We make primarily Class I, with a few Class II devices. For our stability program, we are required to test 60 samples at each time point for a Pass/Fail test, which gives an upper probability of failure of <5% at the 95% confidence interval. For stability tests which generate numerical results, where we will use regression analysis, we are required to test 17 replicates at each time point.
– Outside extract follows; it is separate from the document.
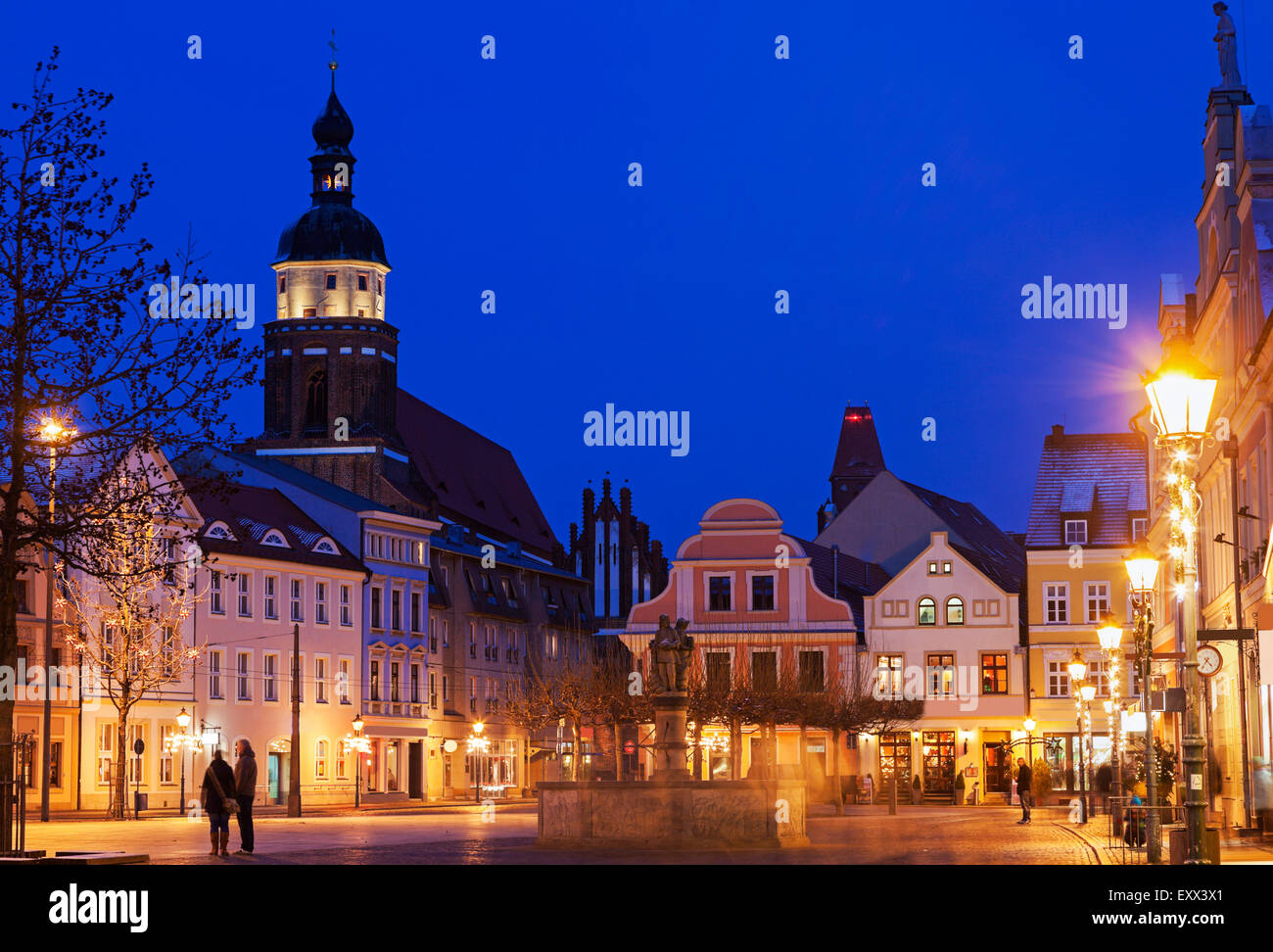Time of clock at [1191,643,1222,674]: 4:35
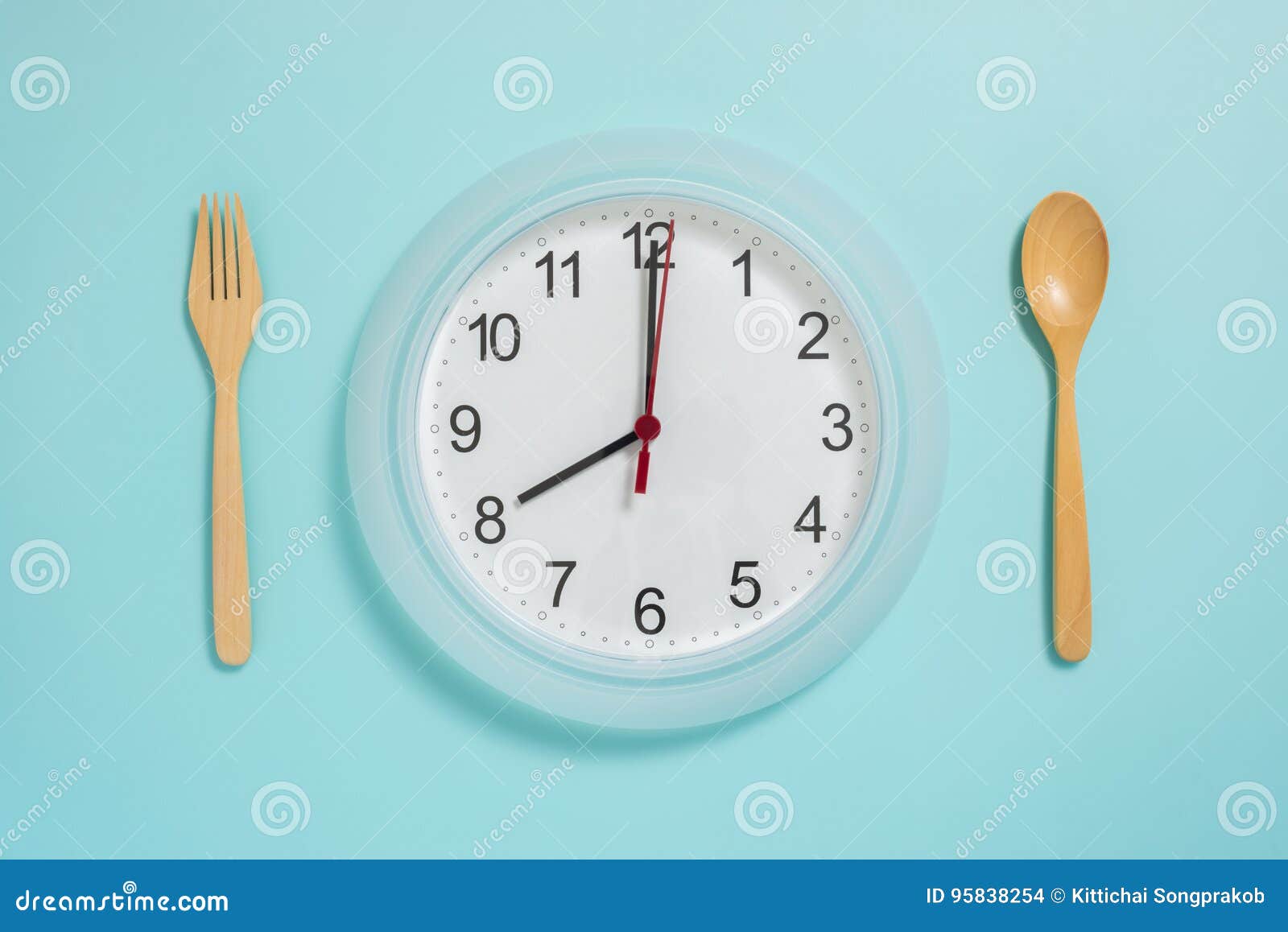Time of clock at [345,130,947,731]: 8:00
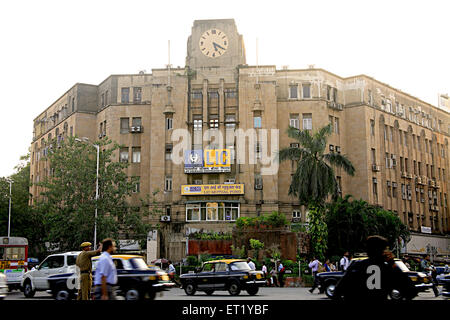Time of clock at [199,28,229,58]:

This seems extreme, as from what I've seen in the Pharma industry, typically only 3-5 samples are tested at each time point. Just curious what sample sizes others in the device industry use for their stability testing? Also, if anyone could provide some references for sample size selection for stability testing. I couldn't find anything in the ICH guidelines or ASTM F1980. Thanks in advance.

sample size is always dependent on the standard deviation of the data (among other things). So 17 doesn't actually seem very extreme for stability testing where regression will be applied. you are not merely trying to estimate the MEAN but the results of the individual values. your customer uses individual devices. It does you no good for the average to be above the end of life specification but 49% of your devices are below...:)

I know some companies use smaller sample sizes but this doesn't mean they are correct

60 for attribute and 17 for variable doesn't sound excessive to me.

I once heard that the FDA expects ~30 if you're trying to fit one of the standard distributions to predict extremes. They might take less (depending on context) but are normally comfortable with 30.